## START ROWS

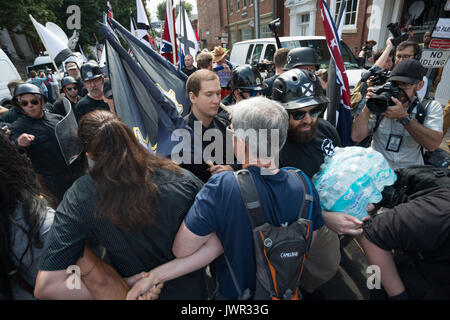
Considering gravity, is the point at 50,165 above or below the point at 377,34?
below

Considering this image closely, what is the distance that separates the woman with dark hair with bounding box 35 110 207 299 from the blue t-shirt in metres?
0.16

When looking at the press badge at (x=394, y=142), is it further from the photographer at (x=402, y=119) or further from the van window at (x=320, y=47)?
the van window at (x=320, y=47)

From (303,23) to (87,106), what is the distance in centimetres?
1608

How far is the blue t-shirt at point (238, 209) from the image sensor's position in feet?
4.02

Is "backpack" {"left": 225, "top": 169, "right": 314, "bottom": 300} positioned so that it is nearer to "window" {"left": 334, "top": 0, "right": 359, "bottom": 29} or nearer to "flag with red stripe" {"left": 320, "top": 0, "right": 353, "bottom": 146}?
"flag with red stripe" {"left": 320, "top": 0, "right": 353, "bottom": 146}

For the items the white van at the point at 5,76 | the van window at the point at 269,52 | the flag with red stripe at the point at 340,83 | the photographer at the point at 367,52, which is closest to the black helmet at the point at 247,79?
the flag with red stripe at the point at 340,83

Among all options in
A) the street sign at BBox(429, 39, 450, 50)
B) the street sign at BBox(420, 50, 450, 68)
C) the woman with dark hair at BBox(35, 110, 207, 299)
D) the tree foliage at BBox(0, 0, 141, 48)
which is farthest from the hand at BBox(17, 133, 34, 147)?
the tree foliage at BBox(0, 0, 141, 48)

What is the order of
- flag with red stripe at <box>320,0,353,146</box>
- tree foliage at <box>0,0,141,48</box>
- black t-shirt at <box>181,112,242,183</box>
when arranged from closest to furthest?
black t-shirt at <box>181,112,242,183</box>, flag with red stripe at <box>320,0,353,146</box>, tree foliage at <box>0,0,141,48</box>

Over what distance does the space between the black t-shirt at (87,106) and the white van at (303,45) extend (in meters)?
4.80

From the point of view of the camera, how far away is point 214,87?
2266 mm

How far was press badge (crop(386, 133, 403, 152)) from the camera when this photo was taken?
2266 millimetres

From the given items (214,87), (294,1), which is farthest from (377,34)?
(214,87)
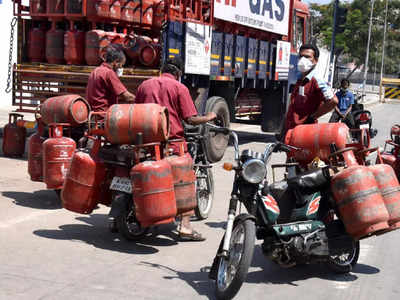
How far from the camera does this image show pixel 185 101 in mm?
6297

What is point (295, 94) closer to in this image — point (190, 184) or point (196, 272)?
point (190, 184)

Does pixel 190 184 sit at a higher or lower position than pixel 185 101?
lower

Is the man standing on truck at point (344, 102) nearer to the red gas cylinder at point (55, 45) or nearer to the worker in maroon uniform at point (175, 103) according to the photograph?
the red gas cylinder at point (55, 45)

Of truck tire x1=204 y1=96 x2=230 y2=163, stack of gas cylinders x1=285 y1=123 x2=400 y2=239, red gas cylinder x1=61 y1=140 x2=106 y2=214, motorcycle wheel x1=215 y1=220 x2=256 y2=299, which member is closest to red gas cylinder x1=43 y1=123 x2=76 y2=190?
red gas cylinder x1=61 y1=140 x2=106 y2=214

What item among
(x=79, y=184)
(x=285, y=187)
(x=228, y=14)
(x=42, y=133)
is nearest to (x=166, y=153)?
(x=79, y=184)

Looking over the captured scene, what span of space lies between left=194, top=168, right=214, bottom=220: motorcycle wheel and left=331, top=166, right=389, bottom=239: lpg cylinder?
2.42 metres

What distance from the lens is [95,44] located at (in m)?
10.8

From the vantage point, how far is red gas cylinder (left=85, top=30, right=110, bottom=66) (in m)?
10.8

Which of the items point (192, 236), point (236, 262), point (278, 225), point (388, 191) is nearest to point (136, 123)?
point (192, 236)

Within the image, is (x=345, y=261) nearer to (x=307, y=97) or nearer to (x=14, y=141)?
(x=307, y=97)

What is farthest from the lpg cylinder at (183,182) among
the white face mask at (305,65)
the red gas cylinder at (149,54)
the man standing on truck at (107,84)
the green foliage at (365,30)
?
the green foliage at (365,30)

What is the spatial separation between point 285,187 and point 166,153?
1.24m

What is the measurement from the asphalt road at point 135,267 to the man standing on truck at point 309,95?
4.62 feet

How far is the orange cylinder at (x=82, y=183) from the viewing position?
19.6 feet
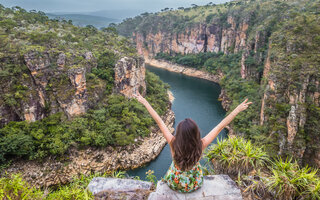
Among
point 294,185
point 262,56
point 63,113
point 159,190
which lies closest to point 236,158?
point 294,185

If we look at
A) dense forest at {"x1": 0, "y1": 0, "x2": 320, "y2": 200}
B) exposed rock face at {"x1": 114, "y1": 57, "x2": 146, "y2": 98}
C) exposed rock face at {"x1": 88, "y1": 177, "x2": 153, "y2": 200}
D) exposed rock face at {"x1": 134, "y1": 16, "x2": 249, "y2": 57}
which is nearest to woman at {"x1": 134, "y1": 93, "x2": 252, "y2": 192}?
exposed rock face at {"x1": 88, "y1": 177, "x2": 153, "y2": 200}

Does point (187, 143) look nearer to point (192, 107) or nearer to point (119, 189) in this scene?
point (119, 189)

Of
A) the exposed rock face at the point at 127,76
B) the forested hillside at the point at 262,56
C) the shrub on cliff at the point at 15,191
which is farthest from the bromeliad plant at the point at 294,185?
the exposed rock face at the point at 127,76

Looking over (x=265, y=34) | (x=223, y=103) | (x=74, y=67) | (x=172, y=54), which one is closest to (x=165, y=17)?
(x=172, y=54)

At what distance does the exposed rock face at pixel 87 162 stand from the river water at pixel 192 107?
790 millimetres

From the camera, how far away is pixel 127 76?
20688 millimetres

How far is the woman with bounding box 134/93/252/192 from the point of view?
2.00m

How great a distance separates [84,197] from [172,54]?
5598 cm

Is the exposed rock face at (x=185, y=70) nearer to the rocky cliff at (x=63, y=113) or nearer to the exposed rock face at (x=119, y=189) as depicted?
the rocky cliff at (x=63, y=113)

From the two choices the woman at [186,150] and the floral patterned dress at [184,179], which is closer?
the woman at [186,150]

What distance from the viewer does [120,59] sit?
2072 centimetres

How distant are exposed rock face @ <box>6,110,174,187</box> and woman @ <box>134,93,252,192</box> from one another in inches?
520

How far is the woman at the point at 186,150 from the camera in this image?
6.57 ft

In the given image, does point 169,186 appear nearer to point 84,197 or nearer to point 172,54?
point 84,197
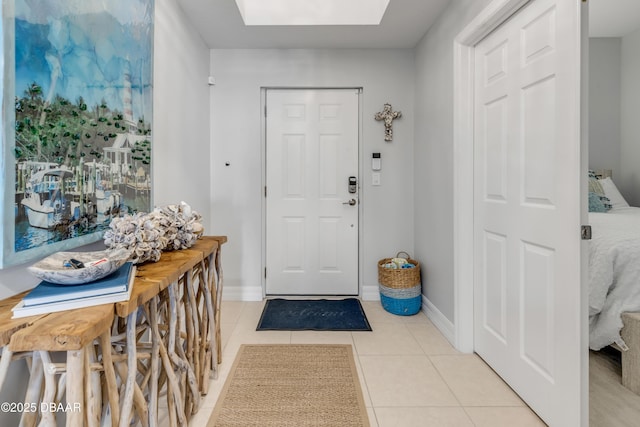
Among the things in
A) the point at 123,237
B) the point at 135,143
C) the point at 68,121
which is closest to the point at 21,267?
the point at 123,237

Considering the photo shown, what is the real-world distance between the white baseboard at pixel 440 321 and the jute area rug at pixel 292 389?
27.9 inches

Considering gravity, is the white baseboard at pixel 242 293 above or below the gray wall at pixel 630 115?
below

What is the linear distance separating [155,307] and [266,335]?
1.33 metres

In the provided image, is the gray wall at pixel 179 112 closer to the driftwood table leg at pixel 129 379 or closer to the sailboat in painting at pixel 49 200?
the sailboat in painting at pixel 49 200

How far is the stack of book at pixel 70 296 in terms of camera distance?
77 cm

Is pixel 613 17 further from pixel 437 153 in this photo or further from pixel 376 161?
pixel 376 161

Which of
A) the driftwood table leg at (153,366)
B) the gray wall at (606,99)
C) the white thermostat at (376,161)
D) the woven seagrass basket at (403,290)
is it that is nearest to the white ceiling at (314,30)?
the white thermostat at (376,161)

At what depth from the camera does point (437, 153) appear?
244 centimetres

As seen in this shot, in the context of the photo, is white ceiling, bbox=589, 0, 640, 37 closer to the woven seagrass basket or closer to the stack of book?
the woven seagrass basket

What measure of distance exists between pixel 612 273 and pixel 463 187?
0.85 m

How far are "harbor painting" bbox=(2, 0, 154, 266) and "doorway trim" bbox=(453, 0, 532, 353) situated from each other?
1.86 meters

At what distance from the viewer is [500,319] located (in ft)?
5.90

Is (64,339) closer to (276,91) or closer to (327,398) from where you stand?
(327,398)

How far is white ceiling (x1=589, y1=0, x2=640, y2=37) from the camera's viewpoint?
4.20 ft
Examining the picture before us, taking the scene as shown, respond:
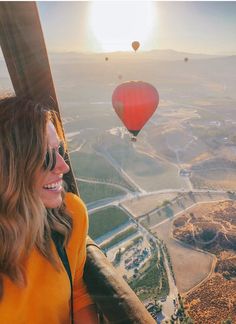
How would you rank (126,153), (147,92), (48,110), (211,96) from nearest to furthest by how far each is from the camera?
(48,110) → (147,92) → (126,153) → (211,96)

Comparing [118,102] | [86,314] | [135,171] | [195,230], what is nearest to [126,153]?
[135,171]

## END ROWS

TO DO ::
From the records above, copy each line that contains the string "face", with upper and lower case counting as different.

TASK OUTPUT ::
the white face mask at (305,65)
B) exposed rock face at {"x1": 114, "y1": 57, "x2": 146, "y2": 98}
C) exposed rock face at {"x1": 88, "y1": 177, "x2": 153, "y2": 200}
D) exposed rock face at {"x1": 134, "y1": 16, "x2": 249, "y2": 57}
exposed rock face at {"x1": 88, "y1": 177, "x2": 153, "y2": 200}
A) the exposed rock face at the point at 127,76
the exposed rock face at the point at 127,76
At what distance does the exposed rock face at pixel 87 162 stand from the river water at pixel 192 107?
Is the exposed rock face at (x=185, y=70) nearer to the rocky cliff at (x=63, y=113) or nearer to the exposed rock face at (x=119, y=189) as depicted?
How distant are exposed rock face @ <box>6,110,174,187</box> and woman @ <box>134,93,252,192</box> from one another in inches?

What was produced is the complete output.